Китайское солнце (Драгомощенко) - страница 77

Мало кто из нас присутствовал на церемонии запуска, нам, в ту пору всецело занятым собственной судьбой, было не до сакральных процедур небесного брачевания и двоичного исчисления. Мы постигали тайны одного-единственного сна и возможности яви в его беспредельных мирах.

Интересно другое, замечает он, когда я пишу это, я не вижу перед собой никакого города, а на прозрачных подкрыльях зрения пробегают тени иных соответствий, иных мест, вещам которых опыт ничем, кроме как легким (окисление… что-то похожее на свежую кислинку сливовой кожицы) удивлением не отзывался.

Тем временем идущим осторожно ступать по камням. Явленное приближение. Морщинистый воздух темнел. Будто рощи. Будто идущему вдалеке открываются сладостно темнеющие рощи, но камни, ступать. Как явленное в неподатливости частностей: никакое определение вещи не возможно в пределах слов, как конечных чисел, и первые и последние (vice versa) всегда могут быть и всегда есть другие. Вечером открыть окно, тетрадь.
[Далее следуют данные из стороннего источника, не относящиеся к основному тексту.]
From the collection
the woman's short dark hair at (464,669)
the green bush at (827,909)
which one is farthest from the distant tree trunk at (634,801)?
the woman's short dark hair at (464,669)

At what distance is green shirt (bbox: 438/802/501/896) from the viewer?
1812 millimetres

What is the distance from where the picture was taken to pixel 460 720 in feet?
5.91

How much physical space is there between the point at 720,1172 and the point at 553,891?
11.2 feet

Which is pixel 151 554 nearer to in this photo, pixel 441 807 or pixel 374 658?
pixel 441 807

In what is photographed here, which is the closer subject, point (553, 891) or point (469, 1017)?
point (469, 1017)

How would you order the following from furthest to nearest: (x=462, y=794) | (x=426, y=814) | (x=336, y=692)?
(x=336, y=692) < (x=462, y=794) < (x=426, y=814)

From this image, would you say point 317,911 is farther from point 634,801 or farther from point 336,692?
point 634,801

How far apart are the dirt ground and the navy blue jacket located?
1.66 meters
Не изыскивая доказательств. Открытое окно и запах мокрых тополей. Откуда привкус талого снега. Где произошло смешение, наложение одного запаха на другой, если учесть, что окно закрыто, а на улице созревает чудовищный полдень, рвущий тени с шелковым треском. Единым взмахом поименований, предназначений, следов не свершившихся перелетов, рассудку близились оборванные птицы — им не совпасть в падении к ним оставленных мест, о которых с полной уверенностью высказаться (минуя силки сослагательности): "вот, еще что-то, чего не хватает мысли, что поочередно можно назвать осенью, старым пальто с побитым молью воротником, обманутым литературным героем, стоящим в чулане, надколотой рюмкой, рамой намеренного присутствия, секретом крепчайшего кофе, беспристрастно падающего шелестом геркуланума, горстью кремнезема на исходе августа и руки, северным сиянием в надрезе рассвета, тошнотой, насилием, нищетой, рождественской ночью, всем вышеперечисленным, а также: остерегись улыбаться, будто это что-то значит, ну, вот, и живи на здоровье, чего там", невзирая на то, что любое слово проходит сквозь них, будто бы никогда не было этих мест, бездымно пропадавших при одном взгляде на них.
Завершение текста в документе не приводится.